Don't use float to represent currency. Here is why

So you are building an e-commerce system or a personal expense tracker or whatever system that makes calculations using currency values, like calculating the total amount of dollars with taxes included or simply calculating the total price by multiplying. And for that, the most obvious choice for a beginner is to represent money as a float, as integers seem not fit for this task.

The Problem

I will be using Python in these examples, but most programming languages would yield similar results.

Let's calculate the total price for 3 burgers which costs $1.1 each:

burger_price = 1.1
amount = 3
total = burger_price * amount
# Expected 3.3, but got 3.3000000000000003 :(

What is happening here? This result would look awful on a shopping cart!

Even a simple addition leads to a strange result:

base_bonus = 0.2
additional_bonus = 0.1
total_bonus = base_bonus + additional_bonus
# Expected 0.3, but got 0.30000000000000004 :(

You might be thinking that the solution is really simple, just cut off after two digits!

total_bonus = 0.1 + 0.2
# 0.30000000000000004
corrected_total_bonus = round(total_bonus, 2)
# 0.3

That might work for something really simple, but if you keep making these floating point calculations and rounding off repeatedly, small rounding errors will accumulate and lead to a large calculation error. This will not be acceptable for an application that needs precision and also, rounding can lead to errors like this:

party_minimum = 5.0
party_result = 4.97
party_result = round(party_result, 1)
# 5.0
if party_result >= party_minimum:
    print('You can seat in the Parlament')
    print('You cannot seat at Parlament anymore')

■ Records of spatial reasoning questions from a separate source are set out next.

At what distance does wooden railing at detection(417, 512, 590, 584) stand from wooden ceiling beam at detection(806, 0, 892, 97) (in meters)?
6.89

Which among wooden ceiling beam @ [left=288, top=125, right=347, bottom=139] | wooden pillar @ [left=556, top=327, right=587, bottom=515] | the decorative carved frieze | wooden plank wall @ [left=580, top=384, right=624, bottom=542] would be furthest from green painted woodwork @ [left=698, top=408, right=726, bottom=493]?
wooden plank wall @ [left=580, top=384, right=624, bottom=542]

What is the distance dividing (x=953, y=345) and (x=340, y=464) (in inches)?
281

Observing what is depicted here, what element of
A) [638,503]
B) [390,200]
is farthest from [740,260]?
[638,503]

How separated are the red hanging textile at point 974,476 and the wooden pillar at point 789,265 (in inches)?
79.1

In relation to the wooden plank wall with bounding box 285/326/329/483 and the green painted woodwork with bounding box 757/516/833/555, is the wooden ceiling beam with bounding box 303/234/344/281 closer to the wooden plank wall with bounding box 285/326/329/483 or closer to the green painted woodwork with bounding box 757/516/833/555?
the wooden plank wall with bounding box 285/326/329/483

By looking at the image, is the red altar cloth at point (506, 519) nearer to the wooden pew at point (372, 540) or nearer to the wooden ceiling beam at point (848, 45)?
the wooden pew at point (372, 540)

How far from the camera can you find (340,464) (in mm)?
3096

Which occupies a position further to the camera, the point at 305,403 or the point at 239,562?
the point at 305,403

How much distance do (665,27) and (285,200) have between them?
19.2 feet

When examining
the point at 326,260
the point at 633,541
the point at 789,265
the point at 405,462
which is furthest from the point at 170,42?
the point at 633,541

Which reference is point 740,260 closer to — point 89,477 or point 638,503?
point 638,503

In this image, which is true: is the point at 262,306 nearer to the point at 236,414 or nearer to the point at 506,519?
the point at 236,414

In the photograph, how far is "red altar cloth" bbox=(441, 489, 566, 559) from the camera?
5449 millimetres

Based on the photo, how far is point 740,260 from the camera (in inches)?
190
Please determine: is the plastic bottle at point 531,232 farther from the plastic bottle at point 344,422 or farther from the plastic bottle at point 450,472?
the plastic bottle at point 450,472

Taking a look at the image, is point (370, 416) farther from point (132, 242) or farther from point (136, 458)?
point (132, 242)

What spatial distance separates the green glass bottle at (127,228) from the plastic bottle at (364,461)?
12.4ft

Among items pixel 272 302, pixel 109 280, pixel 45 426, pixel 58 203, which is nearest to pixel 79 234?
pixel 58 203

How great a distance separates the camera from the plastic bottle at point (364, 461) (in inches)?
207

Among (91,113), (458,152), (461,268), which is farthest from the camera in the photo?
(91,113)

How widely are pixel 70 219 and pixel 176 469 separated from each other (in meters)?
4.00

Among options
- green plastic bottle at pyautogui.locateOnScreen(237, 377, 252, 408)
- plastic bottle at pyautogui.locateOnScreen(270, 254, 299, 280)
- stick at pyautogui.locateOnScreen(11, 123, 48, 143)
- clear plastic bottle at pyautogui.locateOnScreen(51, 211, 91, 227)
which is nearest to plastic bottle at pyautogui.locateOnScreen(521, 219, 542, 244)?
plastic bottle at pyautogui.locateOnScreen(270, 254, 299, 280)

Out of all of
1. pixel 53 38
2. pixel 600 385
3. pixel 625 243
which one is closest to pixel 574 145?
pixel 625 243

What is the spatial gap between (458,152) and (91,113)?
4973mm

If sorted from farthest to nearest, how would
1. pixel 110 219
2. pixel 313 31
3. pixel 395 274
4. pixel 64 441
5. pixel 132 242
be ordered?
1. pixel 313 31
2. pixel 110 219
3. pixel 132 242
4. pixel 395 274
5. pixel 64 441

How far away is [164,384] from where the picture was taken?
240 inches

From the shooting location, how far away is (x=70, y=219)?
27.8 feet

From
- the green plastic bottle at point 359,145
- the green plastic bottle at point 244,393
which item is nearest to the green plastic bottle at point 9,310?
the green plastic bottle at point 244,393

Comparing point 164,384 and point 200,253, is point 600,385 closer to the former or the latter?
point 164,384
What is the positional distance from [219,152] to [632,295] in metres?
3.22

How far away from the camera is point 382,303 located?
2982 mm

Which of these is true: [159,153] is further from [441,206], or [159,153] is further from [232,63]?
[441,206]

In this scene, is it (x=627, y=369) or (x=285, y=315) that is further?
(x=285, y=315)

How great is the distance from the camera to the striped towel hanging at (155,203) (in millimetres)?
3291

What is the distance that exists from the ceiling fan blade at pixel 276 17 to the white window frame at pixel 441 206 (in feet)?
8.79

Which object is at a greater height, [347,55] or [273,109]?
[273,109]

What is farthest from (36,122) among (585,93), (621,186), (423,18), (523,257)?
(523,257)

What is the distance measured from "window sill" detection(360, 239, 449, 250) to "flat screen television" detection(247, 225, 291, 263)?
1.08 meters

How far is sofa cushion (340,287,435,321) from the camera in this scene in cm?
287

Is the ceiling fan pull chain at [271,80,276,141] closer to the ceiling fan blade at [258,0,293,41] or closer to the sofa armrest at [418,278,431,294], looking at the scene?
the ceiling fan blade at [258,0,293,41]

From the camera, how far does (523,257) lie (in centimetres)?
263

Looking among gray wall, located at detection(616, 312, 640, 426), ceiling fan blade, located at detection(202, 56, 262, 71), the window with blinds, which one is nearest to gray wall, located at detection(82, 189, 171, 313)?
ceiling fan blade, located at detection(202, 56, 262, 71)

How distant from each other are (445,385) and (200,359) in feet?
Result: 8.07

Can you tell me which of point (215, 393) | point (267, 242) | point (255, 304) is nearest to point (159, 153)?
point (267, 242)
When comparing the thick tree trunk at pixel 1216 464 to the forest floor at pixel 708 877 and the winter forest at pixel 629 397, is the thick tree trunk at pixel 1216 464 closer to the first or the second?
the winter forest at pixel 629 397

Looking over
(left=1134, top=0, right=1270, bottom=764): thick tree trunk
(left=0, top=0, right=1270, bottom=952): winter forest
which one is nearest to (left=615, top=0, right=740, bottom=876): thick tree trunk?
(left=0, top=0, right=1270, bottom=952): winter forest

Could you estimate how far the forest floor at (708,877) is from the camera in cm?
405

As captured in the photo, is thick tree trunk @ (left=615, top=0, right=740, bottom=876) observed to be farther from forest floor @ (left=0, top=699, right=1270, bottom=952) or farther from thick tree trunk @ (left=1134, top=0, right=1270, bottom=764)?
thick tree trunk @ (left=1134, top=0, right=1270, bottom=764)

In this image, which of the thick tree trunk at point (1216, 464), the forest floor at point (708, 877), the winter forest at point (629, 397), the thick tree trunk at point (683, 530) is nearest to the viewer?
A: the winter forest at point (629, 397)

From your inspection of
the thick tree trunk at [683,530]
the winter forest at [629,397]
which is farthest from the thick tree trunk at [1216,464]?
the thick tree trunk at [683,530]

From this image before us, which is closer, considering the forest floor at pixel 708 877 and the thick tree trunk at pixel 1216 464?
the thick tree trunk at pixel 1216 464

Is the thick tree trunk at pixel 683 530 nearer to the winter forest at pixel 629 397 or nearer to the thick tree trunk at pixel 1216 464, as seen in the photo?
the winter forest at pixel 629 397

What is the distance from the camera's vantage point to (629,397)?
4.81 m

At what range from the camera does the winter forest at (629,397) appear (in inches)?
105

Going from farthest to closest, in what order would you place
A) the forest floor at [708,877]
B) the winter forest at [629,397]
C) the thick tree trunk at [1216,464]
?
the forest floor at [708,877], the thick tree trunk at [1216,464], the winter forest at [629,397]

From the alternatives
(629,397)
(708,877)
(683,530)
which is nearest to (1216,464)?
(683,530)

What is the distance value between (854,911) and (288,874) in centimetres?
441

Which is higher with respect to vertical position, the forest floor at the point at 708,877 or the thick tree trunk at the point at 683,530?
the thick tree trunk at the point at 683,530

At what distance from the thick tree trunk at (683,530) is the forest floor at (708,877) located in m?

# You can seat in the Parlament

In German parliamentary elections, a party with less than 5.0% of the vote cannot be seated. The Greens appeared to have a cliff-hanging 5.0%, until it was discovered (after the results had been announced) that they really had only 4.97%. The printout was to two figures, and the actual percentage was rounded to 5.0%.

Disasters already happened due to float precision:

On February 25, 1991, during the Gulf War, a Patriot missile defense system let a Scud get through. It hit a barracks, killing 28 people. The problem was in the differencing of floating point numbers obtained by converting and scaling an integer timing register.

You can even fail a simple automated test and spend hours trying to figure out why:

assert 0.1 + 0.2 == 0.3
# Raises AssertionError!

Why does this happen?

Computers use zeros and ones to represent numbers. A bit can be a zero or a one. Modern computers usually use up to 64 bits to represent information, which means you can have up to 16 digits after the decimal point, which is a lot, but there is still a hard limit on the values that it is possible to represent.

As humans, we can easily understand the concept of 0.1. It is one tenth of something or 10% of something. But computers using zeros and ones will represent 0.1 as:


In which the 0011 part will be repeating infinitely.

But a 64-bit computer will cut the repeating part, so it will have just 16 digits after the decimal point. In this process of cutting to the allowed precision digits, it loses precision. So 0.1 that was fitted into 64-bit data will be just close enough to 0.1.

If we reveal the 20 digits that follow the decimal sign in a float:

decimal_one = 0.1
print(f'{decimal_one:.20f}') # 0.10000000000000000555
decimal_two = 0.2
print(f"{decimal_two:.20f}") # 0.20000000000000001110

We can see that we are indeed getting only the approximate value of a decimal number. And that is why you can see those unexpected results using floats.

Solution 1: Use the Decimal module

Python has a module called Decimal and it behaves like how a human would do Math:

from decimal import Decimal

burger_price = Decimal('1.1')
amount = 3
total = burger_price * amount # Decimal('3.3')
# 3.3

Note that it is possible to do Math operations with those Decimal objects:

Decimal('0.1') + Decimal('0.2')
# Decimal('0.3')

When creating Decimal objects, the float value should be passed as a string, otherwise, you would suffer again from precision issues that we wanted to avoid:

Decimal(0.1)  # Decimal('0.1000000000000000055511151231257827021181583404541015625')

Decimal('0.1') # Decimal('0.1')

When creating Decimal objects, it is possible to customize the level of precision, rounding rules, etc.

Solution 2: Use integers

It is possible to use integers to store the values and do the calculations. Only when there is a need to show the results for a human it would be divided by 100:

burger_price = 110
amount = 3
total = burger_price * amount # 330
# 3.3

This way will keep us in the safe realm of integers.

The downside is when calculating a number with a large number of digits. Float is represented as scientific notation so it is fast doing calculations, but using integers expect slower speeds.

Hope you find this article useful and happy decimal calculations!